It is daunting to look for a new medical office space, not to mention the anxiety of commitment. So what’s important in a medical office space? What are the deal breakers? Here are a few thoughts.
Avoid the devil. It may sometimes be difficult to deal with a big landlord or real estate company, but with that difficulty comes professionalism. If you get the sense that the landlord does not have his act together, or is unethical, then don’t sign a lease in that building. Look for danger signs such as a last minute change to a term sheet, or reneging on an offer.
Be sure the price is right. Benjamin Franklin wrote ““If you can’t pay for a thing, don’t buy it. If you can’t get paid for it, don’t sell it. Do this, and you will have calm and drowsy nights, with all of the good business you have now and none of the bad.” The take home point is, if you don’t think you can afford the rent, don’t get into it.
Don’t put a square peg in a round hole. Pick an office and a price-point that is right for you. If you plan to open a general practice serving primarily working class people, don’t look to take over the office of the local plastic surgeon. Conversely, if you are selling face lifts you need to walk the walk and talk the talk.

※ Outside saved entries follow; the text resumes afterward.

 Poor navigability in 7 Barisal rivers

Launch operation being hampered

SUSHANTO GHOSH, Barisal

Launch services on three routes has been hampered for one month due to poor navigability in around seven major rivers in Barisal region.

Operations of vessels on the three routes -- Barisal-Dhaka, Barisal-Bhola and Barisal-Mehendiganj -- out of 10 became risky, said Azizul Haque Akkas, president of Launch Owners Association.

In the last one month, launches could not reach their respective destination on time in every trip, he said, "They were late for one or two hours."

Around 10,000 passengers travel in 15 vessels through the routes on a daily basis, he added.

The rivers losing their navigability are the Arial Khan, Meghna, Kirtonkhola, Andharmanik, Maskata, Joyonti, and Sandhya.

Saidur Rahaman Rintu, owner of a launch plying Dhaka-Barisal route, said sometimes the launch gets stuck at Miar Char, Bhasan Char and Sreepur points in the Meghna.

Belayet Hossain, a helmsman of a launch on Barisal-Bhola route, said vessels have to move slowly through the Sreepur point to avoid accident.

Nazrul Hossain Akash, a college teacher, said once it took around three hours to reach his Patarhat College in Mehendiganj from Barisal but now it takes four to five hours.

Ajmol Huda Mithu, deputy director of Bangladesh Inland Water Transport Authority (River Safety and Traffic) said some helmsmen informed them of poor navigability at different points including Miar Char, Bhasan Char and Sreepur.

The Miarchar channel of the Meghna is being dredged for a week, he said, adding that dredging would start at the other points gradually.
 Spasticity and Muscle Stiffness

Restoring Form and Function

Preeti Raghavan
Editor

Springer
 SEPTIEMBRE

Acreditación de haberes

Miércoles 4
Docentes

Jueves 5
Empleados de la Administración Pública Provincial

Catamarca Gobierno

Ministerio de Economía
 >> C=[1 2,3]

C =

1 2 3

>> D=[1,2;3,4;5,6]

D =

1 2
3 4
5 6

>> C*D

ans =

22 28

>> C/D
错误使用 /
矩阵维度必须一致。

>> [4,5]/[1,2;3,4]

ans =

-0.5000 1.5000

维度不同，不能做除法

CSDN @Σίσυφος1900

Highways shrink distance. Although it is nice to be in the center of town, if your town is only 7,211 people that’s still not so good. Research your catchment area and put yourself within a few minutes of your area’s major highways.
Parking, parking, and more parking. Medical offices are parking hogs. Between the doctors, the staff and the constant patient flows, a parking lot can be overflowing in no time. Run, don’t walk, away from an office building with insufficient parking. If the broker tells you about the nearby municipal lot or on-street parking, keep running. (Note: this caveat does not apply in dense urban areas where people take public transportation and don’t own cars, such as New York City.) Most zoning laws require a parking ratio of at least 4 spots per 1,000 square feet of office space, and sometimes more.
The shell game. It is convenient sometimes to take over a built out space, just move in and start practicing. Sometimes this works out, depending who had the space before you. However, if you start with a shell, or demolish to a shell, you have total control over your final layout. This will be more efficient. Often the landlord will contribute to this build-out in the form of a Tenant Improvement allowance, or Landlord’s Work. This is usually a tug-of-war between length of lease term, amount of work, and base rent.
What goes around comes around. Although it might be nice to have a stand-along medical building housing just your practice, there are advantages to being in a medical building. You can build your practice by referral from other physician’s in the building, or just by foot traffic and potential patients viewing the building directory.
Shop carefully, take your time, negotiate for spaces that you can walk away from, and consider sharing a medical office space for efficiency.